- _Extrait du document_
Accord interprofessionnel : de la rue à la table des négociations ?!
Par Jef Van der Elst le Mercredi, 06 Mars 2013 PDF Imprimer Envoyer

Après la manifestation réussie en front commun syndcial – au moins 40.000 manifestants à Bruxelles le 21 février- les différentes instances de la FGTB  se sont concertées sur la stratégie à suivre, les 25 et 26 février.

La FGTB retourne à la négociation avec un plan d’action

Dans la matinée du mardi est donc sorti le communiqué de presse suivant: « La FGTB sera présente à la concertation avec le gouvernement, le mercredi 27 février. Nous ne jouerons pas le jeu de la chaise vide, mais participerons effectivement aux prochaines négociations. Pourtant nous n’avons pas reçu toutes les réponses et les clarifications nécessaires aux questions que nous avions posées. La FGTB reste notamment très inquiète quant aux plans futurs du gouvernement en ce qui concerne notre système automatique d’indexation des salaires. Par ailleurs, les travailleurs continuent de s’opposer à toute forme de blocage des salaires et revendiquent de pouvoir mener des négociations salariales sur le plan sectoriel, certainement dans les secteurs en bonne santé . Pour ces raisons, même si elle prend place à la table des négociations, la FGTB proposera dans le courant du mois de mars un plan d’action à court, moyen et long terme. En cas de besoin, ce plan sera activé (…)»

- _Lignes de données_
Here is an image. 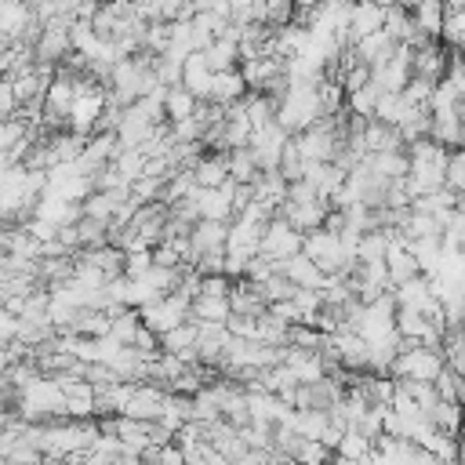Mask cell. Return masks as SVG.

- _Liste des tâches_
1: Recopiez le passage de l'article sur la FGTB situé entre « Par Jef Van » et « et 26 février. », ces deux bornes comprises.
2: D'après l'article sur la FGTB, à quelle date le syndicat sera-t-il présent à la concertation avec le gouvernement ?
3: Reprenez l'article sur la FGTB et poursuivez-le après sa dernière phrase, s'il vous plaît.

- _Les réponses_
1:
Par Jef Van der Elst le Mercredi, 06 Mars 2013 PDF Imprimer Envoyer

Après la manifestation réussie en front commun syndcial – au moins 40.000 manifestants à Bruxelles le 21 février- les différentes instances de la FGTB  se sont concertées sur la stratégie à suivre, les 25 et 26 février.

2: Le mercredi 27 février.

3:
Par ailleurs, la FGTB annonce qu’elle manifestera le 14 mars à l’occasion du sommet européen, dans le cadre de l’appel lance par la Confédération Européenne des Syndicats.

Il est clair que ces prises de position ont donné lieu à des débats internes, mais dans aucune centrale il n’y a eu une majorité contre le fait de continuer à négocier.

Accord sur les allocations, les pensions et le salaire minimum

Mercredi vers midi, le premier ministre Elio Di Rupo a annoncé qu’il n’y avait pas d’accord sur le blocage des salaires mais qu’il y avait par contre une série d’accords partiels  sur la hausse de certaines allocations et l’augmentation du salaire minimum par la voie fiscale. De plus, sous prétexte d'aide à l'emploi, les cotisations patronales à la sécurité sociale seront une nouvelle fois réduites - à 450 Euros par trimestre - pour tout travailleur du secteur marchand. Le secteur non marchand  est exclu de cette mesure parce que celle-ci est conçue en premier lieu comme un moyen de protéger la compétitivité des entreprises. Pourtant, cette mesure entraînerait certainement des créations d’emploi dans le non-marchand. Mais le gouvernement ne s'arrête pas à cette contradiction.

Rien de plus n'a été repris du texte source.